CONSTANT-CURRENT SOURCE
WHY?
I'll admit that we're getting pretty esoteric here, but bear with me -- constant-current sources do have their place in the world of model trains. If you think back to the discussion on Ohm's Law, you'll know that the current through a resistor varies according to (a) the voltage, and (b) the resistance. But what if you want the current to be constant regardless of typical voltage variations -- such as the headlamp in a locomotive? Enter the "Constant-Current Source" (CCS), a handy way to sorta' "amend" Ohm's Law on a case-by-case basis.
For power supply voltages greater than 12 volts and output loads less than 1mA, R1 = 10K is a good starting point. Then, if we assume the transistor is OFF, the output current will all flow thru R2, producing a voltage equal to I(out) x R2. If I(out) increases such that the voltage drop across it exceeds the voltage required to forward-bias the Base-Emitter
junction of the transistor (about 0.65V), then the transistor will begin to turn ON, causing current to flow from its Emitter to its Collector, and hence to ground. This "shunts" current away from the output, thereby causing the output current to remain virtually constant right at the value where conduction begins. If we let R2 = 6.2K, then the magical value of output current is given by I(out) = V/R =
0.65/6200 = 0.000105A, or about 0.1mA.
DO I REALLY CARE?
You're probably wondering, "What am I gonna' do with a constant current of only 100uA?" Practically speaking, not too much...although it is a good value to produce a linear voltage ramp on a capacitor (remember: if you charge a cap thru a
resistor, the voltage will increase exponentially, not linearly; sometimes it matters). Let's try to think of something a bit more useful here: suppose we wanted to illuminate an LED with a constant 15mA (0.015A); what values of R1 and R2 would be called for? Using the formula R = V/I, we'd calculate R2 = 0.65/0.015 = 43.3 ohms, so we'd hunt for a 43 ohm resistor, and probably end up setting for 39 or 47 ohms (or even paralleling two 82 ohm units to produce a closer fit of 41 ohms).

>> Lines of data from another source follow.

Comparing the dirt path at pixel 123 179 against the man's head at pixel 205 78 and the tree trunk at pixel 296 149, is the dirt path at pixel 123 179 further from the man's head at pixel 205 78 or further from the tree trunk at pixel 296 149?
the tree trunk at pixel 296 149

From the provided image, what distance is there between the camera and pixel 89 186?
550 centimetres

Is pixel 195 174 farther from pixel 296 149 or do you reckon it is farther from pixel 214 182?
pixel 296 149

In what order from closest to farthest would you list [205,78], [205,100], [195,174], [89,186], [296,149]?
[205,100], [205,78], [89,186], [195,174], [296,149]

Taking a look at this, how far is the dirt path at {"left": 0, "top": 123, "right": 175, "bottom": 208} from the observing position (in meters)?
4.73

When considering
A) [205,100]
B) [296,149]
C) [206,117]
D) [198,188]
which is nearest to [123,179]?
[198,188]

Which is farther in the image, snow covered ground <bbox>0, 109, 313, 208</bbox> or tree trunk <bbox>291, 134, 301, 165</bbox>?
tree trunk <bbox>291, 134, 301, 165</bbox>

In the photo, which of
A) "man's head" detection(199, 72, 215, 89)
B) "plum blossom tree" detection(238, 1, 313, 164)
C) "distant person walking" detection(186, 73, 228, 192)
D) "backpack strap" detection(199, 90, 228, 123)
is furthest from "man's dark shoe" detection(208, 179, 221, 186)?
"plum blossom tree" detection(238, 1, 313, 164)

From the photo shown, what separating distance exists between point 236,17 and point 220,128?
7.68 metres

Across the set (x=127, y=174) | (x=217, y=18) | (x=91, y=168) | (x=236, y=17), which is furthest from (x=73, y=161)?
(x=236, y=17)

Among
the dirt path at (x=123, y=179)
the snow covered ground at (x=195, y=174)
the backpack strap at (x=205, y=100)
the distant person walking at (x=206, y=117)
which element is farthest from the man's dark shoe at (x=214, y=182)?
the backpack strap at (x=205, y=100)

If we're using a 12V supply, then we'll want R1 to drop the "leftover" voltage; we've got 2.2V on the LED and 0.65V across the transistor, so the remaining 12-2.2-0.65 = 9.15V would indicate R1 = 9.15/0.015 = 610 ohms. Did you spot the fly in the ointment? It's the assumption of a 12V supply; if it were constant, then we wouldn't need the CCS... resistor would work just fine. But now imagine that the supply varies between 6 and 12 volts, but we want 15mA thru the LED at all times (ie, constant brightness) -- if we recalculate the minimum voltage across R1, we get V = 6-2.2-0.65 = 3.15; so R1 needs to be R1 = 3.15/0.015 = 210 ohms (use 220 or 200). Give this a try in the old laboratory just to convince yourself it really works: vary the supply voltage from 6 to 12 and observe the constant brightness of the LED. Once you're convinced, you can amaze your friends (or in my case, our Basset Hounds, who watch everything I do on the bench very closely).